/---
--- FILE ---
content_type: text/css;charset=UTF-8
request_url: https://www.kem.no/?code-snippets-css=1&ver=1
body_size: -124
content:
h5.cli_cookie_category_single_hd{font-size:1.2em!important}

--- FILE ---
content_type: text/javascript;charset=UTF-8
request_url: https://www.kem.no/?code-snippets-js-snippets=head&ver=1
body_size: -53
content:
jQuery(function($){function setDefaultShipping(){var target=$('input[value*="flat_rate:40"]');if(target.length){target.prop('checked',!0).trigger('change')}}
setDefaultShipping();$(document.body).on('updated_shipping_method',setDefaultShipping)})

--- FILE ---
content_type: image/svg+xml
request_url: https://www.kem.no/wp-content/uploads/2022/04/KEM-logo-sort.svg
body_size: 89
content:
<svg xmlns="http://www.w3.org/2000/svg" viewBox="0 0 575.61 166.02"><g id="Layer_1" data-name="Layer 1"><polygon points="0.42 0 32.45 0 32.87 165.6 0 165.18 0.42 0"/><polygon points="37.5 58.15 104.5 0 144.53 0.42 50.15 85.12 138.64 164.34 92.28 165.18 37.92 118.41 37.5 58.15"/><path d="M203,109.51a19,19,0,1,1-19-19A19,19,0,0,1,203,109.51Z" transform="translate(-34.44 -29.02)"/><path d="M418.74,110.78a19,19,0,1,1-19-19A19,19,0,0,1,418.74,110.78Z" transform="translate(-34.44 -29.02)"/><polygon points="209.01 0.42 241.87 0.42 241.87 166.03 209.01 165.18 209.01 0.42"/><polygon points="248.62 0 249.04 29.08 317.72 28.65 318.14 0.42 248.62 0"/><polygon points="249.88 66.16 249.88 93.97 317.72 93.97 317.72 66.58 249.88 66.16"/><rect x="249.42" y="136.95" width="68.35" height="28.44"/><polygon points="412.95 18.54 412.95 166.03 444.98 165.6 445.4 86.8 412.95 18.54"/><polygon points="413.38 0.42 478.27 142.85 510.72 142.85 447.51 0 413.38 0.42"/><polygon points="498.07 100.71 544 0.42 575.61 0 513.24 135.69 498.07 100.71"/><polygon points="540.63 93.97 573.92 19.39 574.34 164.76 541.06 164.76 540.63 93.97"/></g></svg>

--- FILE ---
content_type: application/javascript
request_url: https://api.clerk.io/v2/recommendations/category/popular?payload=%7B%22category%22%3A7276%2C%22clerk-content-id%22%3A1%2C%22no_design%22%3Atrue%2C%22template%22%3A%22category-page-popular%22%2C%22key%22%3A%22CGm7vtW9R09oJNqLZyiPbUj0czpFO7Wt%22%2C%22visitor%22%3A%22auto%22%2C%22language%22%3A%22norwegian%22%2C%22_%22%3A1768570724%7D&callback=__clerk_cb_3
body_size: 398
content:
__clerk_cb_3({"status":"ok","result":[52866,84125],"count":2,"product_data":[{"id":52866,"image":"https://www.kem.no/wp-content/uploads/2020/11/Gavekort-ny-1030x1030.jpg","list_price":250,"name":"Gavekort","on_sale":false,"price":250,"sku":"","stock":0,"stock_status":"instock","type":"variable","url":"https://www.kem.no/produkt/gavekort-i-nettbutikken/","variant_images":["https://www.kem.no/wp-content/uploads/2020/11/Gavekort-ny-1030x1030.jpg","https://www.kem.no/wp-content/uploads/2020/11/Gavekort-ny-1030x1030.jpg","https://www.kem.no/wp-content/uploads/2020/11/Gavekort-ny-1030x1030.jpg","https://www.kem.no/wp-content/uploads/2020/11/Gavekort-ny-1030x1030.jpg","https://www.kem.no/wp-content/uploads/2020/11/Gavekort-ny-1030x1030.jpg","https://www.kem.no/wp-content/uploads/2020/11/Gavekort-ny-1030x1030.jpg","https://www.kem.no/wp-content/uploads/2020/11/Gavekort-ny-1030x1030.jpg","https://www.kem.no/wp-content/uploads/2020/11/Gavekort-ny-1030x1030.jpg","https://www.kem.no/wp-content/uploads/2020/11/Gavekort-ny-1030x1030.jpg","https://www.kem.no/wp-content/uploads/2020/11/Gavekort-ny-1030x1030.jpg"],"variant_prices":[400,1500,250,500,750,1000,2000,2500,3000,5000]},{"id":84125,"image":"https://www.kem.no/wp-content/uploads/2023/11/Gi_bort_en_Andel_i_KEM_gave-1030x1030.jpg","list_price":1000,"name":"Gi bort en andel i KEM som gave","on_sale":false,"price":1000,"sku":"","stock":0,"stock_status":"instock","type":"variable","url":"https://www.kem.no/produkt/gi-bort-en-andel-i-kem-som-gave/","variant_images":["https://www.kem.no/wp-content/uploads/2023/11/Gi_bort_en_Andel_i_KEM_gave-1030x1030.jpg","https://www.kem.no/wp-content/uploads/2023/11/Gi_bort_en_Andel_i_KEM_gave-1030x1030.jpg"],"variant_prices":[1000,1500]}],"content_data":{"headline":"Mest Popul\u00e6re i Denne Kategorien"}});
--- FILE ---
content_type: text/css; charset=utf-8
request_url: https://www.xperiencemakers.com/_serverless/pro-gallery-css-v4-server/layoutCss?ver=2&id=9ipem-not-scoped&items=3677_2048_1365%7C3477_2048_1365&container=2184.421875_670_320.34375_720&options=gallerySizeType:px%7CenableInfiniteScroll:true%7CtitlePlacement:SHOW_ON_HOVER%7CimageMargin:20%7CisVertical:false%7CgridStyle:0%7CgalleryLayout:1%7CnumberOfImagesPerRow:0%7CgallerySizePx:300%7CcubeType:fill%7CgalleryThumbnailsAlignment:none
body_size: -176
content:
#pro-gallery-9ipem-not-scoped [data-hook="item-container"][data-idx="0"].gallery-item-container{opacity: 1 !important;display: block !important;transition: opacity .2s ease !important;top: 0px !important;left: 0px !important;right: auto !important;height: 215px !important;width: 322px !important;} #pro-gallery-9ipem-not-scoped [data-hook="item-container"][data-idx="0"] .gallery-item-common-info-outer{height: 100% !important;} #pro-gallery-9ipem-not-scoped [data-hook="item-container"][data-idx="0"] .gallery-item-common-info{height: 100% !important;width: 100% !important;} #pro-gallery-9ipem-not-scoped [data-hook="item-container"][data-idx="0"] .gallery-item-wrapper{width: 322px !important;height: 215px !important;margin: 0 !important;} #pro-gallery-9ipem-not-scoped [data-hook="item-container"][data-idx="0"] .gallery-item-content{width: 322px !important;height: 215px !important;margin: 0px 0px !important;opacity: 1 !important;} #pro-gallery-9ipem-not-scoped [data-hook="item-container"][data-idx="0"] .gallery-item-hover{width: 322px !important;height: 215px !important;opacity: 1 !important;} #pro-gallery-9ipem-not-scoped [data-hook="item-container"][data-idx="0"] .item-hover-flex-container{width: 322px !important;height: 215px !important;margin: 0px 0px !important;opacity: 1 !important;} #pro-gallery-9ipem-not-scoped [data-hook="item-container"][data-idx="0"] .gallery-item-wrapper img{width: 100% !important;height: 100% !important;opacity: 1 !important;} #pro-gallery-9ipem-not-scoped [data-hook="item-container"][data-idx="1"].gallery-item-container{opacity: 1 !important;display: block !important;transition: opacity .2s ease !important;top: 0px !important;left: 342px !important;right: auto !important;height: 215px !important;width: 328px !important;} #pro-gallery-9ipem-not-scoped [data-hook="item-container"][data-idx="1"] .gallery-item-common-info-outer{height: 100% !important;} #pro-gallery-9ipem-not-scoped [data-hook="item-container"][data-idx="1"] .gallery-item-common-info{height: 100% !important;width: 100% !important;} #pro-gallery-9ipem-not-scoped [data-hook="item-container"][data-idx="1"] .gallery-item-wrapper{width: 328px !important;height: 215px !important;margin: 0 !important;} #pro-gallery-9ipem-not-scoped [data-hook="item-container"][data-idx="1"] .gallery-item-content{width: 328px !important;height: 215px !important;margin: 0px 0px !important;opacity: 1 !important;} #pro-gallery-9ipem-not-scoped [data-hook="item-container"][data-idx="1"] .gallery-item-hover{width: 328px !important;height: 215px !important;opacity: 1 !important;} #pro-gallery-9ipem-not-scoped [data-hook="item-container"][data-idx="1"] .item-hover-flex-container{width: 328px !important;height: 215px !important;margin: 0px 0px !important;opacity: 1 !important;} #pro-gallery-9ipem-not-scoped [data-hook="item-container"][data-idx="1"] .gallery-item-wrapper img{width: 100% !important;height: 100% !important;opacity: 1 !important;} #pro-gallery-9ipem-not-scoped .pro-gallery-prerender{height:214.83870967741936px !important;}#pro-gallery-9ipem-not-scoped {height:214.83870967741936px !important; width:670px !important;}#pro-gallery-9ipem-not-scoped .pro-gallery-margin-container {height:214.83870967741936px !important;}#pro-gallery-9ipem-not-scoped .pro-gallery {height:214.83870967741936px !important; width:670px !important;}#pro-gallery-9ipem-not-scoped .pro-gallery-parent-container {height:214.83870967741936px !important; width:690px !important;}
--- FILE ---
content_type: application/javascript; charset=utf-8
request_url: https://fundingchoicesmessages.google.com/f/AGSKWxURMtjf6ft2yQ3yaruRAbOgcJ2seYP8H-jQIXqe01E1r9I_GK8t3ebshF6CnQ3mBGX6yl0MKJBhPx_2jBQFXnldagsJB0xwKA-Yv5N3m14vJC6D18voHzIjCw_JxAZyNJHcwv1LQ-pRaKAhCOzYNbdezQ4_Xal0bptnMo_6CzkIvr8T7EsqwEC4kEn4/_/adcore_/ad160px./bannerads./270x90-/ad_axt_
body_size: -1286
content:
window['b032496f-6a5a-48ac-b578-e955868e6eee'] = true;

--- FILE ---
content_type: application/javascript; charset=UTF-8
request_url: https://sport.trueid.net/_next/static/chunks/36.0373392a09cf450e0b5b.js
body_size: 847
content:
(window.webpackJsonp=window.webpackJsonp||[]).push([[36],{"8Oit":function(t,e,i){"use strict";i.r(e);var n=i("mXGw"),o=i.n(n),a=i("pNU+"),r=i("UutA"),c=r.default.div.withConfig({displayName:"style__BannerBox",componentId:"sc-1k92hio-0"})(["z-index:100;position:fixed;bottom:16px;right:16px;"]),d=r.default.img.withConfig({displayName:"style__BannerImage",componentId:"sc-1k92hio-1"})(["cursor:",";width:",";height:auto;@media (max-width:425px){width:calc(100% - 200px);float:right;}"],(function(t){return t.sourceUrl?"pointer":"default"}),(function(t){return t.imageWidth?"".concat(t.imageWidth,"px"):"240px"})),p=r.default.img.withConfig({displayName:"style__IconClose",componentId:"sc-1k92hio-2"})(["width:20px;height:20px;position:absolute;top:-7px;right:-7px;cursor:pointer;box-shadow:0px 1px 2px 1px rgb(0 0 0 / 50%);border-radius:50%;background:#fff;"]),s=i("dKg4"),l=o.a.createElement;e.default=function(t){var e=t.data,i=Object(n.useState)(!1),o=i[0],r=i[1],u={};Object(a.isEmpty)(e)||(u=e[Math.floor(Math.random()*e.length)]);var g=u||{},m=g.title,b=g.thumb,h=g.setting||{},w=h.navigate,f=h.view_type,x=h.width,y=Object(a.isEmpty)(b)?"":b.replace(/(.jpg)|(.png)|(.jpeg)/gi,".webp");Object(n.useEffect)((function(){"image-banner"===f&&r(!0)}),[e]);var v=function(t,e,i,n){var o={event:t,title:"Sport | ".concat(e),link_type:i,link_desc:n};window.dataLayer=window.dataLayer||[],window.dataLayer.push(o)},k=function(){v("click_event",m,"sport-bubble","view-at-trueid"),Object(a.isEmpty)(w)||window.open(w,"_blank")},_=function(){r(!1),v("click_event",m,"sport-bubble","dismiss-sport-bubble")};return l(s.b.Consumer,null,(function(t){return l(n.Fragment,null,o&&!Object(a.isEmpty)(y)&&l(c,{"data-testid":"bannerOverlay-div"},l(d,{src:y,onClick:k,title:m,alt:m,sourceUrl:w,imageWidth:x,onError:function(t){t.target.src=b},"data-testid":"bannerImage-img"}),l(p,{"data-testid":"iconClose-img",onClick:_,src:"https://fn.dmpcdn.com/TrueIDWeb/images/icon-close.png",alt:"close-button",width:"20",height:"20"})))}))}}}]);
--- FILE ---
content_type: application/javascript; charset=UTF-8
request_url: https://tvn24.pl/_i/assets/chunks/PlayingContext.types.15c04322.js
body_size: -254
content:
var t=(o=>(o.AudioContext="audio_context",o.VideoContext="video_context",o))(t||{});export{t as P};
\---
Please filter the listing down to lines that include the word "chunks".

request_url: https://sport.trueid.net/_next/static/chunks/36.0373392a09cf450e0b5b.js
request_url: https://tvn24.pl/_i/assets/chunks/PlayingContext.types.15c04322.js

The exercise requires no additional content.